Secretary for Commerce and Economic Development, Gregory So Kam-leung, said yesterday he had expressed the public's wish to watch the London Olympic Games for free with the management of i-Cable, ATV and TVB over the last two days.
With the games less than three weeks away, So said he was watching the stalled negotiations between ATV and i-Cable closely, after plans to broadcast the games on free-to-air station ATV's English-language channel ATV World stalled.
The minister, who was attending an event in Tuen Mun, said he had met the management of the three stations to try to break the deadlock and 'make public interest a priority'.
Pay-TV station i-Cable, which secured the rights to broadcast the games, released a statement yesterday saying the negotiations are up in the air because ATV broadcasts widely in the Pearl Delta region, and may infringe the mainland stations' exclusive rights to show the games.
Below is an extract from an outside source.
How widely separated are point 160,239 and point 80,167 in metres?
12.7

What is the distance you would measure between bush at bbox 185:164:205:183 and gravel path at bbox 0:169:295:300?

The statement said Cable TV has 'offered assistance to ATV and asked the International Olympic Committee to help negotiate with mainland broadcasters for an arrangement'.
A spokesman for ATV said the negotiations were temporarily on hold. 'When i-Cable promised the IOC to have free broadcasts of the games, they should already have been aware of this large hurdle,' he said.
i-Cable also said it would assist ATV if it was concerned about the threat of legal action from TVB, the city's only other free-to-air station, if it broadcasts the games.
The two free-to-air stations have an agreement that if one channel broadcasts a major programme such as the Olympics or the World Cup, then the other station must have equal rights.
A TVB spokesman said: 'There has been no talk of taking legal action against ATV.'
Under the International Olympic Committee's terms, at least 200 hours of games coverage should be broadcast on free-to-air channels.